The standard $\textsc{Heap-Increase-Key}$ procedure swaps elements at each step, which requires three assignments (using a temporary variable). We can optimize this using the same technique as insertion sort: instead of swapping at each step, we save the key being moved and shift parent values down, making only one assignment per iteration.
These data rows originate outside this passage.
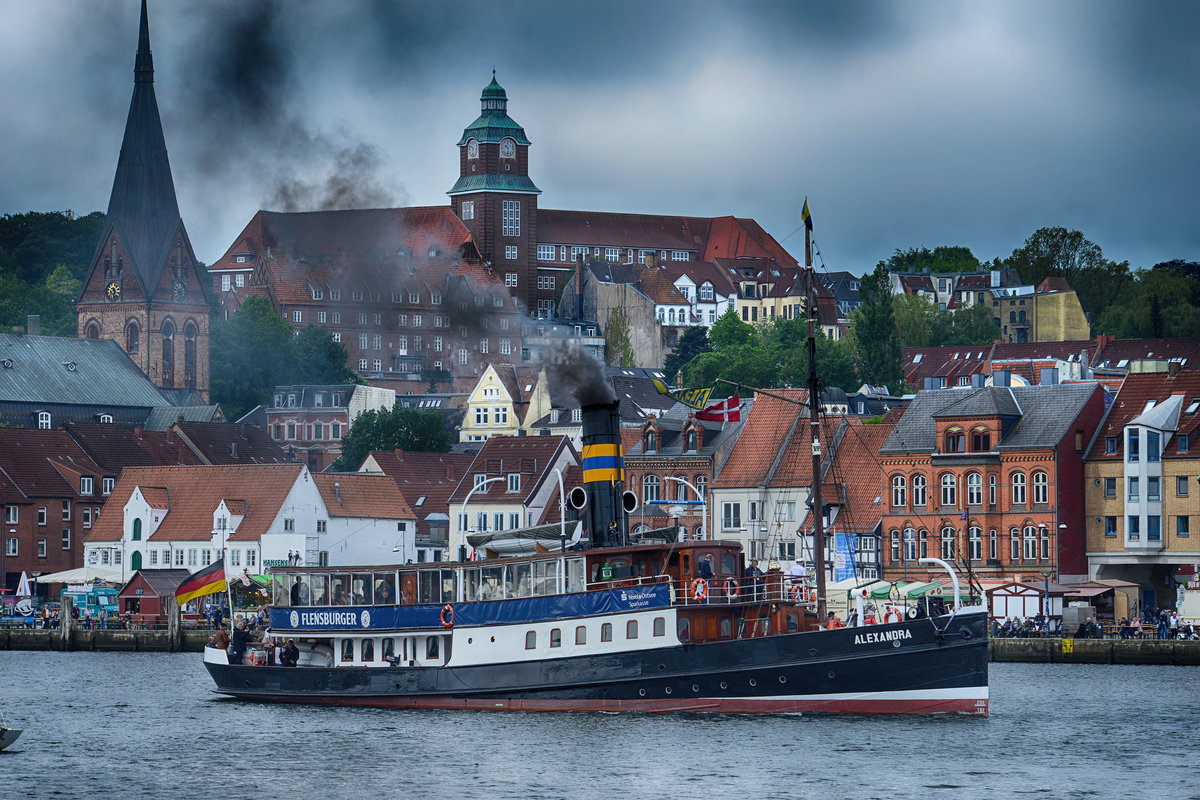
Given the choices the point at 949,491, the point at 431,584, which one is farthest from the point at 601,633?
the point at 949,491

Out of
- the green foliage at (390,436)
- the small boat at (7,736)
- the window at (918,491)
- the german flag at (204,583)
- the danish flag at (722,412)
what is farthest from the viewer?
the green foliage at (390,436)

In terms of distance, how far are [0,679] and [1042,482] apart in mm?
47000

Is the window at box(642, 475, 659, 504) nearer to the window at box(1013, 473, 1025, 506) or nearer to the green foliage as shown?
the window at box(1013, 473, 1025, 506)

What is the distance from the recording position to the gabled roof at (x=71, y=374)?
18238 centimetres

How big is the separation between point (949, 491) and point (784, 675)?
46.8m

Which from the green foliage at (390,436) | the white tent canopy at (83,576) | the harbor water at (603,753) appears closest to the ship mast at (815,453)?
the harbor water at (603,753)

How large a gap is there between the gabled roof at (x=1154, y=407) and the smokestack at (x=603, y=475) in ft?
142

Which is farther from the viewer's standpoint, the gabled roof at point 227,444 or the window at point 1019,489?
the gabled roof at point 227,444

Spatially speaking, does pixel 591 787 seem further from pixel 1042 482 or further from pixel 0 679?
pixel 1042 482

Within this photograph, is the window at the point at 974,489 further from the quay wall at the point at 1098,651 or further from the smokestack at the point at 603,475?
the smokestack at the point at 603,475

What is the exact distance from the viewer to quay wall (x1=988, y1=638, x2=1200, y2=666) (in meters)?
88.0

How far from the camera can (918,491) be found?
108562 millimetres

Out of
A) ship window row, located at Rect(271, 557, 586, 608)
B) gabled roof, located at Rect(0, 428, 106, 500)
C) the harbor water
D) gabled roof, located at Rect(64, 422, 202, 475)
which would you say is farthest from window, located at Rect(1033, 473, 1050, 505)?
gabled roof, located at Rect(64, 422, 202, 475)

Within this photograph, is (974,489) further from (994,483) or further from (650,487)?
(650,487)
Here’s the original version with swaps:

$$\textsc{Heap-Increase-Key}(A, i, key)$$$$\begin{aligned} 1& \quad \textbf{if }\,key\,<\,A[i] \\ 2& \quad \qquad \textbf{error }\text{\textquotedblleft new key is smaller than current key\textquotedblright} \\ 3& \quad A[i]\,=\,key \\ 4& \quad \textbf{while }\,i\,>\,1\textbf{ and }\,A[\textsc{Parent}(i)]\,<\,A[i] \\ 5& \quad \qquad \text{exchange}\,A[i]\,\text{with}\,A[\textsc{Parent}(i)]\quad \textbf{/\!/} 3\text{ assignments}\, \\ 6& \quad \qquad i\,=\,\textsc{Parent}(i) \\ \end{aligned}$$

The exchange operation on line 5 requires three assignments: temp = A[i], A[i] = A[Parent(i)], and A[Parent(i)] = temp.
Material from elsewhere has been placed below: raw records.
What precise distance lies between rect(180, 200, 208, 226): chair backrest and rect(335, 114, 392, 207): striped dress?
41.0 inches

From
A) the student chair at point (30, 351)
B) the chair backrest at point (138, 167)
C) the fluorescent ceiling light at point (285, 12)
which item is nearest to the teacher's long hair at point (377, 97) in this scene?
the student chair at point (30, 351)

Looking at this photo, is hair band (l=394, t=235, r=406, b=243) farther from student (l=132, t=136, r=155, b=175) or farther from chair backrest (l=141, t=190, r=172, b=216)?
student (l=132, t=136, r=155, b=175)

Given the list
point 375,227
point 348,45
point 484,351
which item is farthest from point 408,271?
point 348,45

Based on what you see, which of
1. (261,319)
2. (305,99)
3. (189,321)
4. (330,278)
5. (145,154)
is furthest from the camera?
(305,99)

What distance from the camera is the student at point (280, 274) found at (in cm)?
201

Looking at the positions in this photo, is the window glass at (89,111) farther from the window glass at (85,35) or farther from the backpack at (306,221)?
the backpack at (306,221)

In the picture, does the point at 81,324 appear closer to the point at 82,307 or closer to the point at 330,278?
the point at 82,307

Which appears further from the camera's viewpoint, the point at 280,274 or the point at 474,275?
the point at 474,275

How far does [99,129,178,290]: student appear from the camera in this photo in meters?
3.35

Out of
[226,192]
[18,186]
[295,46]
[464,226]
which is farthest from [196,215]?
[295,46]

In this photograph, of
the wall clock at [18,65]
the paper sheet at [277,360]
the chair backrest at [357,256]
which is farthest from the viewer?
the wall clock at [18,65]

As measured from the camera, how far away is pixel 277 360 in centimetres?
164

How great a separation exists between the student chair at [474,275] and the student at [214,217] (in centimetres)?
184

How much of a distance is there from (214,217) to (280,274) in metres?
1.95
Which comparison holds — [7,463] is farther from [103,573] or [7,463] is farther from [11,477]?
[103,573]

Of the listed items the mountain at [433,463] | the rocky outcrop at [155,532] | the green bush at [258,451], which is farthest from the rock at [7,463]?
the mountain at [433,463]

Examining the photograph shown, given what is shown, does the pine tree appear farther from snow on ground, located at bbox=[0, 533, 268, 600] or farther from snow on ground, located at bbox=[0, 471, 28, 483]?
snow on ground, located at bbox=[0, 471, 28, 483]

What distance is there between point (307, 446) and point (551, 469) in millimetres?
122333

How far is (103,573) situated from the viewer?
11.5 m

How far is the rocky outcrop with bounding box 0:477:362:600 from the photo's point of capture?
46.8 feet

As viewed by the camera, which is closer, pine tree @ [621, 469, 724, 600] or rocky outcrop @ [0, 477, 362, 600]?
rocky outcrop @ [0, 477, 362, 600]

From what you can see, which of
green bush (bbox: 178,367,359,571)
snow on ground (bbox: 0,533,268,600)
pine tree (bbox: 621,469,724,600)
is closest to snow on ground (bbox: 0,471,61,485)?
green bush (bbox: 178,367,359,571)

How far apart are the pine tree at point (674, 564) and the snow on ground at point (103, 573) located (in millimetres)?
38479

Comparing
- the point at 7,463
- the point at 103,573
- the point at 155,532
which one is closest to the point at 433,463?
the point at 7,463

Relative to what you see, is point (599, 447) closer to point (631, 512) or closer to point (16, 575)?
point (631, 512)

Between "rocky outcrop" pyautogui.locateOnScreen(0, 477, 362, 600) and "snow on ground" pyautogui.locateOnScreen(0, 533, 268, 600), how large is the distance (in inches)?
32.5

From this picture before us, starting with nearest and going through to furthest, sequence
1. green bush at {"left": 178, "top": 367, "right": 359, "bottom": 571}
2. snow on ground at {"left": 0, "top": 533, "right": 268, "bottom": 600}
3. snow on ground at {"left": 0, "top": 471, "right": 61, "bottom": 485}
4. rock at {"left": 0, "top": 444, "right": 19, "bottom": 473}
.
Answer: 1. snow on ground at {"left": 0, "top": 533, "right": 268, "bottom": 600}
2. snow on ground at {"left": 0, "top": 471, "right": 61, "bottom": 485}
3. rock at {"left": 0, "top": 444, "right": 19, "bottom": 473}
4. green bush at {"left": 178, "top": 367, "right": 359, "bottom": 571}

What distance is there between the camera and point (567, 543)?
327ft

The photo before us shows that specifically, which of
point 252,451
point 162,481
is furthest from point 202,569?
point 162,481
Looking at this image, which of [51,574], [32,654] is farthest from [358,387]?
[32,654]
Here’s the optimized version using insertion sort’s technique:

$$\textsc{Heap-Increase-Key}'(A, i, key)$$$$\begin{aligned} 1& \quad \textbf{if }\,key\,<\,A[i] \\ 2& \quad \qquad \textbf{error }\text{\textquotedblleft new key is smaller than current key\textquotedblright} \\ 3& \quad \textbf{while }\,i\,>\,1\textbf{ and }\,A[\textsc{Parent}(i)]\,<\,key \\ 4& \quad \qquad A[i]\,=\,A[\textsc{Parent}(i)]\quad \textbf{/\!/} 1\text{ assignment}\, \\ 5& \quad \qquad i\,=\,\textsc{Parent}(i) \\ 6& \quad A[i]\,=\,key \\ \end{aligned}$$

In this optimized version, we:

Compare the new key directly with parent values (not with $A[i]$, which changes during the loop).
Shift parent values down into the child position (only one assignment per iteration).
After the loop terminates, place the key in its final position.

This reduces the number of assignments from $3h$ to $h + 1$ in the worst case, where $h$ is the number of levels the element bubbles up. For a heap with $n$ elements, where $h = O(\lg n)$, this represents a meaningful constant-factor improvement.